- **EXERCISE INSTRUCTIONS**
Please return every line from the entries that has the string "measured" in it.

• • • •

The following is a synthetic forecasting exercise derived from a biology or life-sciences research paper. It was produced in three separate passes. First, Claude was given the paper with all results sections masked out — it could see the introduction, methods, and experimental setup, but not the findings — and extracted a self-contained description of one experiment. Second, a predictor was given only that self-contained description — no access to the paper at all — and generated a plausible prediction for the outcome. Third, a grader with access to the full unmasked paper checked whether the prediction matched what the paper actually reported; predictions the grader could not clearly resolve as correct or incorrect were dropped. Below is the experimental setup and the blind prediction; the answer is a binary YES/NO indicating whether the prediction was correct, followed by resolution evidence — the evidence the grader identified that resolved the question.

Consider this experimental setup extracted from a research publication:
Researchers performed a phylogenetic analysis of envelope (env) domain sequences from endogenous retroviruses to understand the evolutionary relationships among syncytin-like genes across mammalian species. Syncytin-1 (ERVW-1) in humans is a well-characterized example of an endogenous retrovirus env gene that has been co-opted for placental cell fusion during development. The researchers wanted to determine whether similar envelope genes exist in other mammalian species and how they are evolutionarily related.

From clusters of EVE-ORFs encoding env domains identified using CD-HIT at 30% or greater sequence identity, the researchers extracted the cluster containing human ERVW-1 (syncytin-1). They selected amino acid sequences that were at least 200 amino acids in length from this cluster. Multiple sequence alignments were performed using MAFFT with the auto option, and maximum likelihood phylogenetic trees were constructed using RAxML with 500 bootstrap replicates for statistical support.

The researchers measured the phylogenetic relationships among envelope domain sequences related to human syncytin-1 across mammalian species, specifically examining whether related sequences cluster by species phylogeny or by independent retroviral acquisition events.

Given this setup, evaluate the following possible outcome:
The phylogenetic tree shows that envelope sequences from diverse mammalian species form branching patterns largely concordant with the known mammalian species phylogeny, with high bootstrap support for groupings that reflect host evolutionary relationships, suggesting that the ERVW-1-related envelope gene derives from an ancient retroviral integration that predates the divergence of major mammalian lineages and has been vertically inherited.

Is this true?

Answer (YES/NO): NO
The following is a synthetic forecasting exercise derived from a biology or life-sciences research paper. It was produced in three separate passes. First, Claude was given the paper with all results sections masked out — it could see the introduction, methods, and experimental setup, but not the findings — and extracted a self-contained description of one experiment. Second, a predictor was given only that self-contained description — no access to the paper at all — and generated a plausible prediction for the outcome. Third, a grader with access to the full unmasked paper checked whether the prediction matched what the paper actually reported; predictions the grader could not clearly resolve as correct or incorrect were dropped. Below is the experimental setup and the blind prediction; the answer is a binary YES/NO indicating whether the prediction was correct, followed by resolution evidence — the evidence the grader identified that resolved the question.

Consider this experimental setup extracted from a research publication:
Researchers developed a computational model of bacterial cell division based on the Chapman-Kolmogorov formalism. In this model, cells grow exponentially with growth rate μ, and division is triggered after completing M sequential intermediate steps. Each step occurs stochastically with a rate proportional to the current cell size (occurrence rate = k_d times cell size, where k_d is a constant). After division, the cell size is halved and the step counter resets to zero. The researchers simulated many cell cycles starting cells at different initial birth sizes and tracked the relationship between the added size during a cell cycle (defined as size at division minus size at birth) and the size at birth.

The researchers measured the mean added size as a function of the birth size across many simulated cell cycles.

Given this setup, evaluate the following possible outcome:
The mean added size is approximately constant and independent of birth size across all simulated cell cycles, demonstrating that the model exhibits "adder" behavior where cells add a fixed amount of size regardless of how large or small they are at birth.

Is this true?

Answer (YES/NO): YES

• • • •

- **YOUR SOLUTION**
The researchers measured the phylogenetic relationships among envelope domain sequences related to human syncytin-1 across mammalian species, specifically examining whether related sequences cluster by species phylogeny or by independent retroviral acquisition events.
The researchers measured the mean added size as a function of the birth size across many simulated cell cycles.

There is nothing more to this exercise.